Coherence Penalty for Humans
Amdahl’s Law
In 1967, Gene Amdahl presented a case against multiprocessing computers. He argued that the maximum speed increase for a task would be limited because only a portion of the task could be split up and parallelized.
If you break a job up into a ‘parallel fraction’ versus a ‘serial fraction’, the maximum speedup is basically 1 over the serial fraction. Visible on a chart as an asymptote.
From Ahmdahl to USL
The thing about Amdahl’s Law is that, when Gene made his argument, people weren’t actually building very many multiprocessing computers. His formula was based on first principles: if the serial fraction of a job is exactly zero, then it’s not a job but several.
Neil Gunther extended Amdahl’s Law based on obsevations of performance measurements from many machines. He arrived at the Universal Scalability Law. It uses two parameters to represent contention (which is similar to the serial fraction) and incoherence. Incoherence refers to the time spent restoring a common view of the world across different processors.
In a single CPU, incoherence penalties arise from caching.
Across database nodes, incoherence penalties arise from consistency and agreement algorithms.
Effect of USL
When you graph the USL as a function of the number of processors, you get a downward facing parabola as processors increase, reflecting that at some point you at some point your coherence cost exceeds the benefits of parallelization.
We’d often like to increase the number of processors and get more throughput. There are exactly two ways to do that:
- Reduce the serial fraction
- Reduce the incoherence penalty
USL in Teams?
Think of a project as the “job” and people on the project as “processors”.
Whatever time the team members spend re-establishing a common view of the universe is the incoherence penalty.
For a half-dozen people in a single room, that penalty might be really small. Just a whiteboard session once a week or so.
For a large team across multiple time zones, it could be large and formal.
Sometimes tools and languages can change the incoherence penalty. One of the arguments for static typing is that it helps communicate across the team. In essence, types in code are the mechanism for broadcasting changes in the model of the world.
All of these techniques are aimed at the incoherence penalty. Let’s recall that overscaling causes reduced throughput. So if you have a high coherence penalty and too many people, then the team as a whole moves slower. I’ve certainly experienced teams where it felt like we could cut half the people and move twice as fast. USL and the incoherence penalty now helps me understand why that was true–it’s not just about getting rid of deadwood. It’s about reducing the overhead of sharing mental models.
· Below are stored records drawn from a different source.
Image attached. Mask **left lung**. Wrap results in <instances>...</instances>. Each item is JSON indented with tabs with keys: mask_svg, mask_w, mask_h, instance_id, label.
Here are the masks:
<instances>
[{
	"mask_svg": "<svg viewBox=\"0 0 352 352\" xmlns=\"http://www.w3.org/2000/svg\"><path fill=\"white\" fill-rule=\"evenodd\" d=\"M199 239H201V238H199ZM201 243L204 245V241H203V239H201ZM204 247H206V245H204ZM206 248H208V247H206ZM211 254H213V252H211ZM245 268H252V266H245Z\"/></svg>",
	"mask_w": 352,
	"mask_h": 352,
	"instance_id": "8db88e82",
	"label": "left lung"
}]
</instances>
In The Fear Cycle I alluded to codebases where people knew large scale changes were needed, but were afraid of inadvertent harm. This would imply a team that was overscaled and never achieved coherence. Once lost, it seems to be really hard to re-establish.
USL and Microservices
By the way, I think that the USL explains some of the interest in microservices.
Part of the premise for microservices is that they don’t need the integration work, integration testing, or delay for synchronized deployment.
I think you could regard interface changes between microservices as requiring re-coherence across teams. Too much of that and you won’t get the desired benefit of microservices.